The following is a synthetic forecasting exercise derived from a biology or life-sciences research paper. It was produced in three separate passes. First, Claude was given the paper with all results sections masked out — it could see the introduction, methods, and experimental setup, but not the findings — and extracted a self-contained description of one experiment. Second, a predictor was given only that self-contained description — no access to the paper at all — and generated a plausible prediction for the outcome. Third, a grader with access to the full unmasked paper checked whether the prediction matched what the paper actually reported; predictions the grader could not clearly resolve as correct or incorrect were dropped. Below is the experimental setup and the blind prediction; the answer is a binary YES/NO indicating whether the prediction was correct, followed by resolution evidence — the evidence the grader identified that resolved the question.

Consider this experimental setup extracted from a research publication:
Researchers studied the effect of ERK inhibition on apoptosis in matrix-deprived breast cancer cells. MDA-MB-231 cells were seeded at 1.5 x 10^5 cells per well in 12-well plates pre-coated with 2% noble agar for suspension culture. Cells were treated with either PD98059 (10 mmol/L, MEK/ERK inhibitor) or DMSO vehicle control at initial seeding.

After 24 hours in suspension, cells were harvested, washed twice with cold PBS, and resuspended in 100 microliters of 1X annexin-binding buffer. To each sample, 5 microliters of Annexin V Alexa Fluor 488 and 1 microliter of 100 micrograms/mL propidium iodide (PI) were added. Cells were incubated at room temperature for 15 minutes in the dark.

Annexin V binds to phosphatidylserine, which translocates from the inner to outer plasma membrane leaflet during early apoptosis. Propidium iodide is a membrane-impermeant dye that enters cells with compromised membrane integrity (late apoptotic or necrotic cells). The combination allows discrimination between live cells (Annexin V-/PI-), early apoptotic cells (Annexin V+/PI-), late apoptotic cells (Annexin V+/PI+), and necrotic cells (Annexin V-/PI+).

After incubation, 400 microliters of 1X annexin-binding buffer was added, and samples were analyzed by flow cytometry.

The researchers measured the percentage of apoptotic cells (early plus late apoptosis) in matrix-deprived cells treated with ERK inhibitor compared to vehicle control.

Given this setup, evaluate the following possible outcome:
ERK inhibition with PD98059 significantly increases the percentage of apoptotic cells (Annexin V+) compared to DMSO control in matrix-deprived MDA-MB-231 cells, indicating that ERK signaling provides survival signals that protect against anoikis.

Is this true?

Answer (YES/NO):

_What the task asks_:
Could you transcribe the whole listing exactly?

_Answer box_:
The following is a synthetic forecasting exercise derived from a biology or life-sciences research paper. It was produced in three separate passes. First, Claude was given the paper with all results sections masked out — it could see the introduction, methods, and experimental setup, but not the findings — and extracted a self-contained description of one experiment. Second, a predictor was given only that self-contained description — no access to the paper at all — and generated a plausible prediction for the outcome. Third, a grader with access to the full unmasked paper checked whether the prediction matched what the paper actually reported; predictions the grader could not clearly resolve as correct or incorrect were dropped. Below is the experimental setup and the blind prediction; the answer is a binary YES/NO indicating whether the prediction was correct, followed by resolution evidence — the evidence the grader identified that resolved the question.

Consider this experimental setup extracted from a research publication:
Researchers studied the effect of ERK inhibition on apoptosis in matrix-deprived breast cancer cells. MDA-MB-231 cells were seeded at 1.5 x 10^5 cells per well in 12-well plates pre-coated with 2% noble agar for suspension culture. Cells were treated with either PD98059 (10 mmol/L, MEK/ERK inhibitor) or DMSO vehicle control at initial seeding.

After 24 hours in suspension, cells were harvested, washed twice with cold PBS, and resuspended in 100 microliters of 1X annexin-binding buffer. To each sample, 5 microliters of Annexin V Alexa Fluor 488 and 1 microliter of 100 micrograms/mL propidium iodide (PI) were added. Cells were incubated at room temperature for 15 minutes in the dark.

Annexin V binds to phosphatidylserine, which translocates from the inner to outer plasma membrane leaflet during early apoptosis. Propidium iodide is a membrane-impermeant dye that enters cells with compromised membrane integrity (late apoptotic or necrotic cells). The combination allows discrimination between live cells (Annexin V-/PI-), early apoptotic cells (Annexin V+/PI-), late apoptotic cells (Annexin V+/PI+), and necrotic cells (Annexin V-/PI+).

After incubation, 400 microliters of 1X annexin-binding buffer was added, and samples were analyzed by flow cytometry.

The researchers measured the percentage of apoptotic cells (early plus late apoptosis) in matrix-deprived cells treated with ERK inhibitor compared to vehicle control.

Given this setup, evaluate the following possible outcome:
ERK inhibition with PD98059 significantly increases the percentage of apoptotic cells (Annexin V+) compared to DMSO control in matrix-deprived MDA-MB-231 cells, indicating that ERK signaling provides survival signals that protect against anoikis.

Is this true?

Answer (YES/NO):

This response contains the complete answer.